> **Given problem**:
Give again the lines from the line with "Among the items" to the last line of the records, exactly and in full. Do not carry over any pictures.

> **Provided records**:
--- Start ---

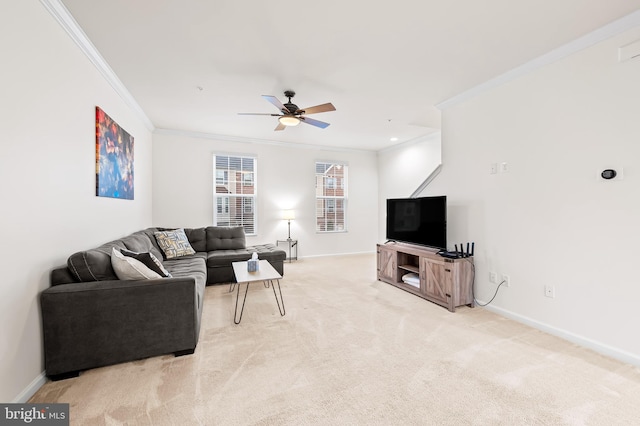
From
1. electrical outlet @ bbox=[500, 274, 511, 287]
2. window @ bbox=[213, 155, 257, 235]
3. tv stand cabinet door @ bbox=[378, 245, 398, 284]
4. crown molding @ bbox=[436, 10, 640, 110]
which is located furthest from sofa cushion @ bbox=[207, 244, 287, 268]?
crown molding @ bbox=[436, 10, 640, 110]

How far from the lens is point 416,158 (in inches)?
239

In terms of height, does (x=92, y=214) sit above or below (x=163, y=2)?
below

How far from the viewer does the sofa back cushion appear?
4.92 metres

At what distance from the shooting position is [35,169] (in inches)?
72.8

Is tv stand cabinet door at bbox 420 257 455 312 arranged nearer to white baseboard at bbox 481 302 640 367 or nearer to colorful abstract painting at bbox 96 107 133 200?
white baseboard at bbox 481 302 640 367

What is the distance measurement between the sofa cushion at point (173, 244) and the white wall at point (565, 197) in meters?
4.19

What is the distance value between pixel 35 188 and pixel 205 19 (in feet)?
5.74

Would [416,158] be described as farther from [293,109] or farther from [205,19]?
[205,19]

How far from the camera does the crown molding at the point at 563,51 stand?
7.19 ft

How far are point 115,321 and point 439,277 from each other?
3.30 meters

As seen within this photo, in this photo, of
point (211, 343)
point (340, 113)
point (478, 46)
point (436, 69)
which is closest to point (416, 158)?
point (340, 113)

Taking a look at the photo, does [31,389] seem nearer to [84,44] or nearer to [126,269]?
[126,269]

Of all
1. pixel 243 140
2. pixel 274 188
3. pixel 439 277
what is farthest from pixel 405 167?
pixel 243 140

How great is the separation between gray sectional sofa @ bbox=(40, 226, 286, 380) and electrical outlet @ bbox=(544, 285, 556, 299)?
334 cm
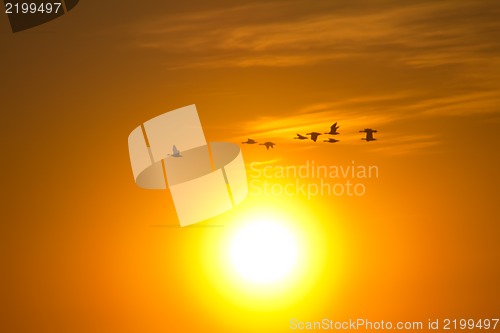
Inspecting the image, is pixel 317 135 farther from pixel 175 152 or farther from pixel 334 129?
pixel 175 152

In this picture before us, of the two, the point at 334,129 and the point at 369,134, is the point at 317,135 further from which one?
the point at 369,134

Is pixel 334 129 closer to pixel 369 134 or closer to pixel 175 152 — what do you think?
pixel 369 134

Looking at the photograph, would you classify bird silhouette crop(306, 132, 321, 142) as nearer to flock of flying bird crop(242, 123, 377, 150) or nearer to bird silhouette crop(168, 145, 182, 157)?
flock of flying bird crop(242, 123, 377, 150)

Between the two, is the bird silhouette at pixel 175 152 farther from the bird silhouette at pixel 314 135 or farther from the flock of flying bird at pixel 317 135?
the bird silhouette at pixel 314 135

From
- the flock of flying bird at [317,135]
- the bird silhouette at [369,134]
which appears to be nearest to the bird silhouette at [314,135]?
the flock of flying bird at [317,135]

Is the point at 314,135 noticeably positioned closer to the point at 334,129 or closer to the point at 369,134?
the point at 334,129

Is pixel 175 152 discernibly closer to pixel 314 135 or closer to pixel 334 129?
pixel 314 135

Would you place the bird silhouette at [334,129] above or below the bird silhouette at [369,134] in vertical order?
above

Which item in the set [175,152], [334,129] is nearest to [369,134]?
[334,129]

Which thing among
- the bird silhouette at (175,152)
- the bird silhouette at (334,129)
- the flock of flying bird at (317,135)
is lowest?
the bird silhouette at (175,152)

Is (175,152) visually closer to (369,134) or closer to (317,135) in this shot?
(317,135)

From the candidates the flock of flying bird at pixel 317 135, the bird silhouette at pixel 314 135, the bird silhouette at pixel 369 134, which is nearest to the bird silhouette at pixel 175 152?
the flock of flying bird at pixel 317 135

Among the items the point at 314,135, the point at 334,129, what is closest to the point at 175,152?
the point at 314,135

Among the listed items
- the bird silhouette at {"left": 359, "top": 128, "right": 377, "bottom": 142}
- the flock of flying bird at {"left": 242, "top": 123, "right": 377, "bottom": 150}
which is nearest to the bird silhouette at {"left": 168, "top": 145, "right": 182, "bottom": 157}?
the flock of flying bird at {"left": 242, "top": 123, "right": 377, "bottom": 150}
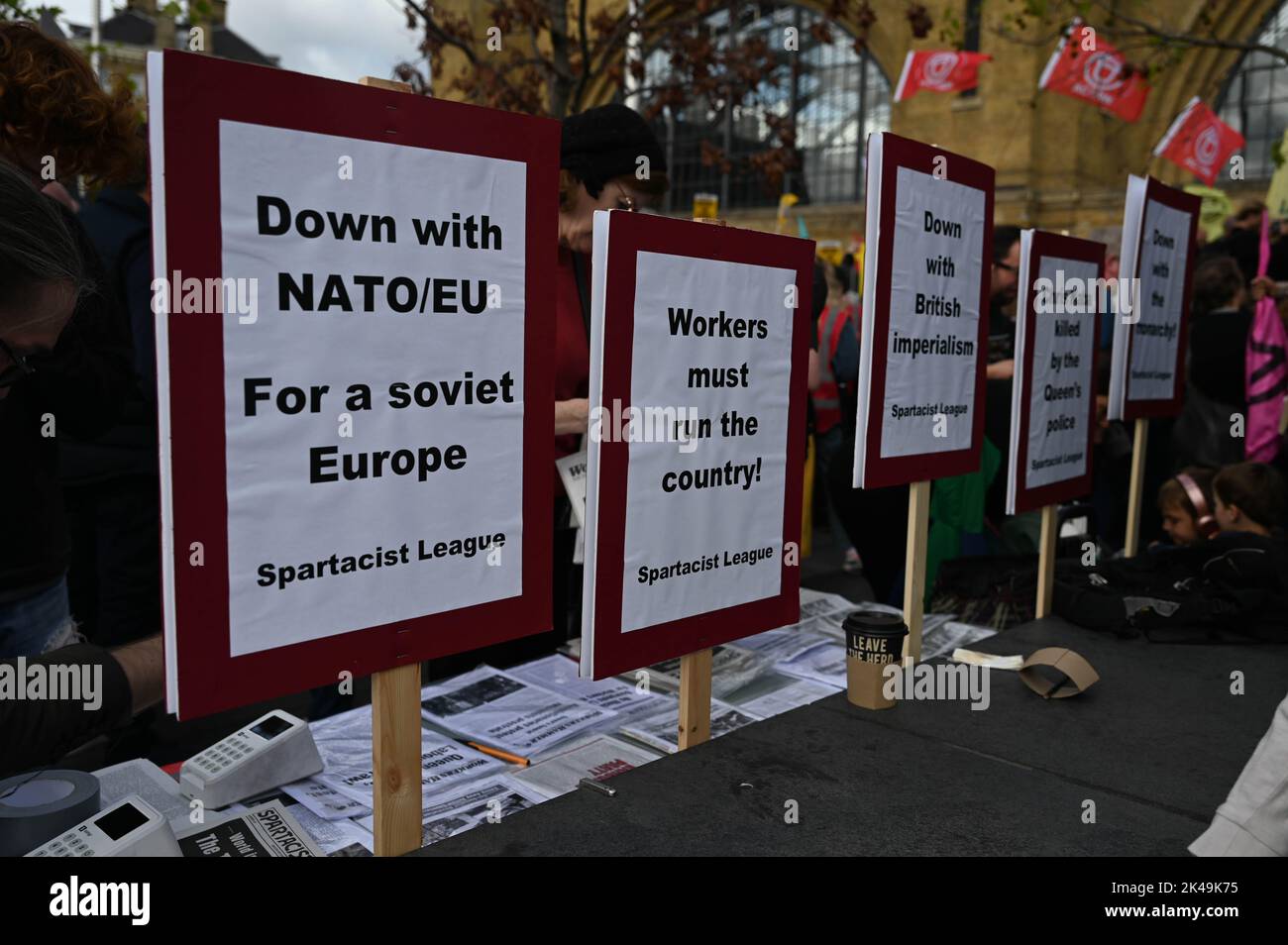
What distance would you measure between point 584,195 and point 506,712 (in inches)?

--- End ---

> **Response to this task**:
Among the items the point at 314,135, the point at 334,129, what is closest to the point at 175,152?
the point at 314,135

Among the listed items
- the bird silhouette at {"left": 359, "top": 128, "right": 377, "bottom": 142}
- the flock of flying bird at {"left": 242, "top": 123, "right": 377, "bottom": 150}
which is nearest to the bird silhouette at {"left": 168, "top": 145, "right": 182, "bottom": 157}?
the flock of flying bird at {"left": 242, "top": 123, "right": 377, "bottom": 150}
What distance would you measure between point 584,195 and point 506,712 (in inches)?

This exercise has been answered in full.